AB 369 (Pan), another ACA-related measure, allows a person with health coverage in the individual market whose health plan or policy was cancelled between December 1, 2013, and March 31, 2014, to request that his or her new health plan or insurance policy cover the completion of services for treatment of specified conditions, such as cancer or pregnancy, from the person's existing provider who is not a participating provider with the new health plan or policy. The measure was approved by the Assembly and sent to the Senate.

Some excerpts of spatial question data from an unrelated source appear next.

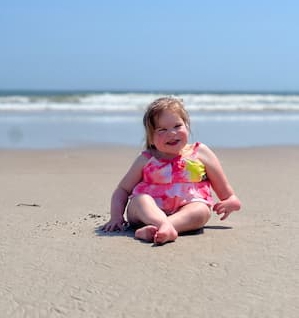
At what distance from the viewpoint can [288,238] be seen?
9.56 feet

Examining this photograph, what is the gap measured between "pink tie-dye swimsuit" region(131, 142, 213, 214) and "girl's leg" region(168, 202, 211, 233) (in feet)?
0.25

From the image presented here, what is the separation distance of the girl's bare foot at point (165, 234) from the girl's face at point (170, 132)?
1.81 feet

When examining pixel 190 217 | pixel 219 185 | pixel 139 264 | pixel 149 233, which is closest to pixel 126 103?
pixel 219 185

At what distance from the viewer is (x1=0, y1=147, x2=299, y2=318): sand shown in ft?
6.35

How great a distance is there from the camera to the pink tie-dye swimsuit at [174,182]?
10.4 ft

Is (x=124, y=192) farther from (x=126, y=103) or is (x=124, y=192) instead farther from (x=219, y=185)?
(x=126, y=103)

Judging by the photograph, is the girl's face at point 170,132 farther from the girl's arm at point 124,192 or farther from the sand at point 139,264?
the sand at point 139,264

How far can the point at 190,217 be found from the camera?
9.86ft

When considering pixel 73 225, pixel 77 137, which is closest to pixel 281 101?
pixel 77 137

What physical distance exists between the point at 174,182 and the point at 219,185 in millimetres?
302

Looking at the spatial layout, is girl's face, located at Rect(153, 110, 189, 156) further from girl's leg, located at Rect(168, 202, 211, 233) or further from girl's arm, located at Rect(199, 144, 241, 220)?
girl's leg, located at Rect(168, 202, 211, 233)

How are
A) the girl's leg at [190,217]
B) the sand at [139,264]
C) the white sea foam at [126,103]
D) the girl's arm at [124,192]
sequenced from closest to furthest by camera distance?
the sand at [139,264] < the girl's leg at [190,217] < the girl's arm at [124,192] < the white sea foam at [126,103]

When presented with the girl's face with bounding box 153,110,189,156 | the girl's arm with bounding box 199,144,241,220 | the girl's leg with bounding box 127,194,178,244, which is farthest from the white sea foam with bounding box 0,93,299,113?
the girl's leg with bounding box 127,194,178,244

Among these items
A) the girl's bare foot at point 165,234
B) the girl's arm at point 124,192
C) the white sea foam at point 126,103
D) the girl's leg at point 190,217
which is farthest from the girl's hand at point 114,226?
the white sea foam at point 126,103
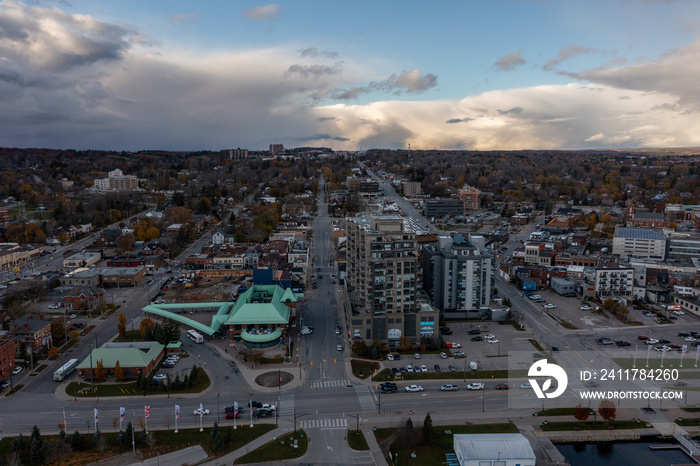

AB 175 (V. Manual Perez) would have established the Uncovered Worker Health Trust Fund, administered by the Department of Health Care Services (DHCS), to provide comprehensive primary health care to workers who do not have health care coverage beyond pregnancy or emergency care under the ACA or Medi-Cal. The measure envisioned contributions from employers of undocumented workers and other sources would fund the program. The bill was opposed by a coalition of agricultural interests who believed it unintentionally placed participating employers in legal jeopardy in order to create a state-run program that could be created without the state's involvement, potentially subjecting them to federal penalties and raising the risk of employment verification audits. Since the Assembly Appropriations Committee held the bill on its Suspense File, the measure is dead for 2014; however, a new bill could be introduced.
State of the State
Friday, 24, January 2014
On Wednesday, Governor Jerry Brown delivered his State of the State address. With a brighter financial picture, he thanked the voters for passing both Proposition 25 (2010), establishing a majority vote for passage of the state budget, and Proposition 30 (2012), the temporary tax increase, but warned that the state’s long-term liabilities are “enormous and growing” – more than $100 billion for public employee pensions, tens of billions needed to cover retiree health care, and $65 billion needed to for roads and other infrastructure repairs. He also noted that future risks – congressional decisions, natural disasters, uncertain Affordable Care Act costs – could negatively affect the state budget. And as he wants to do, he referenced the Book of Genesis saying, “Put away your surplus during the years of great plenty so you will be ready for the lean years which are sure to follow,” in anticipation of lawmakers who may too readily want to increase spending given the estimated surplus revenues. He did acknowledge the expansion of health care coverage and gave a nod to California’s leadership in biotechnology and its leading academic bioscience institutions.